**DATASET EXTRACT:**
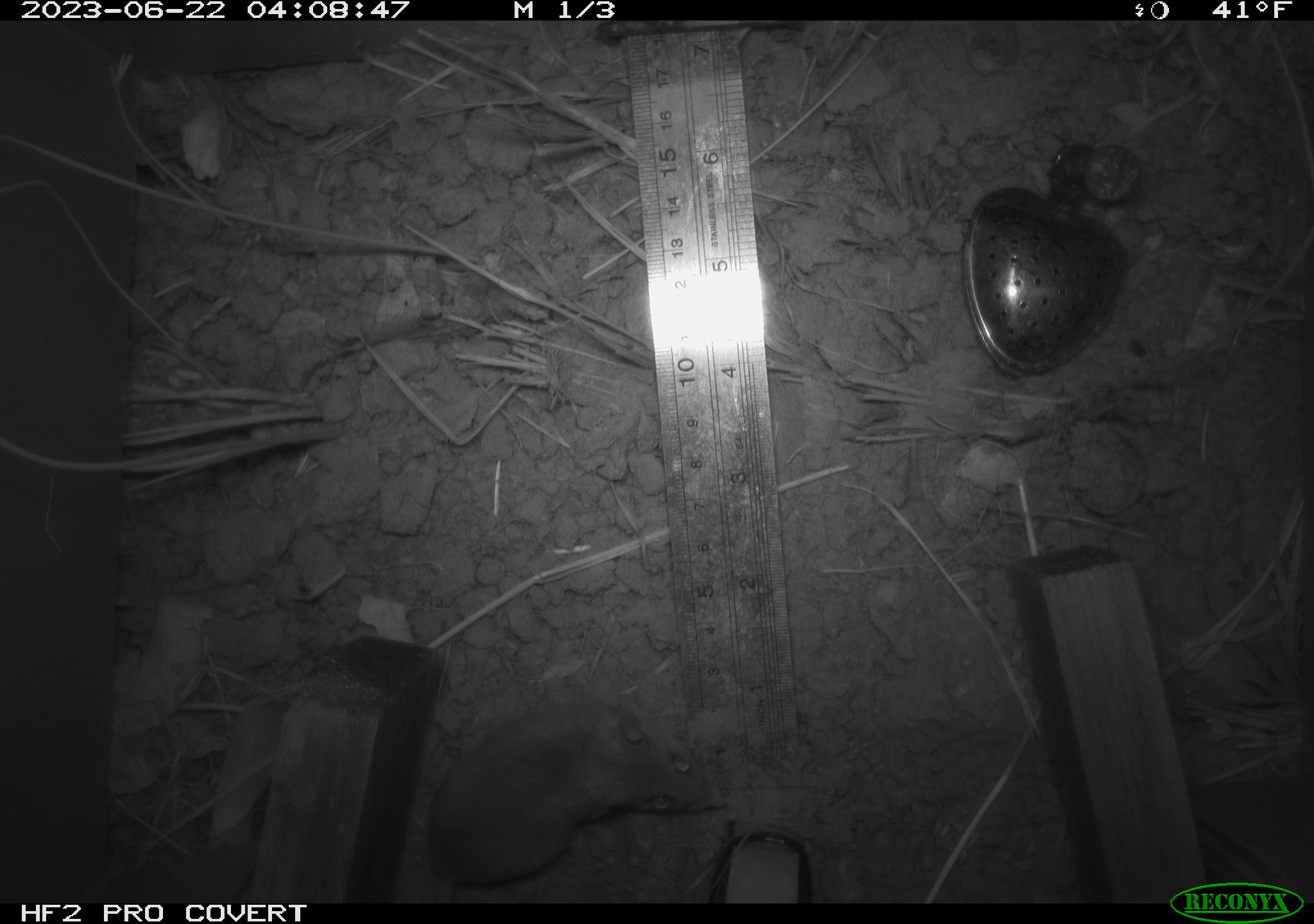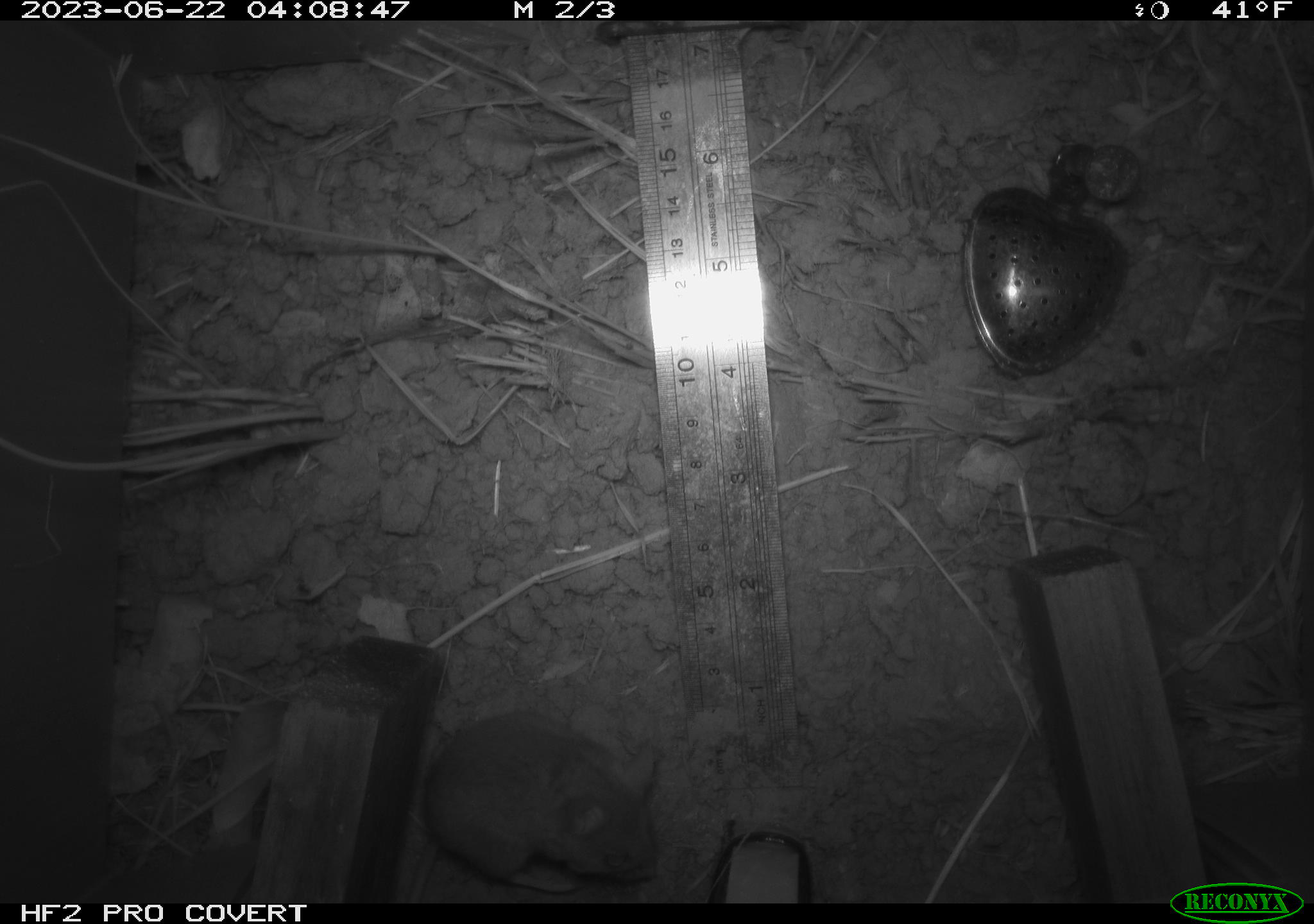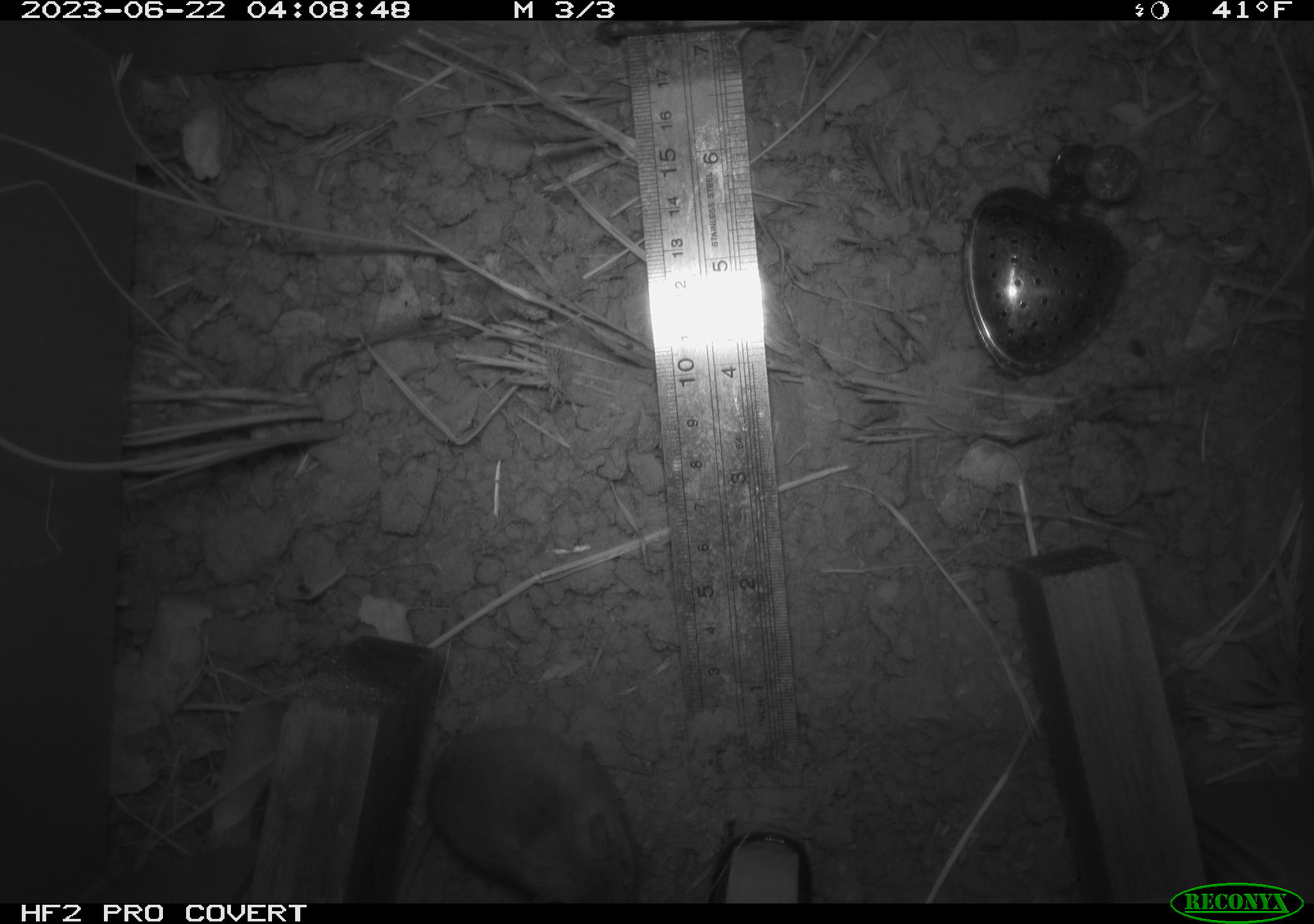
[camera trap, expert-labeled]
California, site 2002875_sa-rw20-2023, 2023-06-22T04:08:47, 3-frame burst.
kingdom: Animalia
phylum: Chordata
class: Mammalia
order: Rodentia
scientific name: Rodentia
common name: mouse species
---
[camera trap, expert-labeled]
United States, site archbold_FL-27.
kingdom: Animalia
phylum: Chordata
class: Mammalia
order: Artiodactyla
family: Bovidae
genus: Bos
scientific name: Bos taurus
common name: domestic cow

**EXERCISE DETAILS:** Looking at the entries, state how many lines hold the string "site", with the number as the sole reply.

**EXERCISE ANSWER:** 2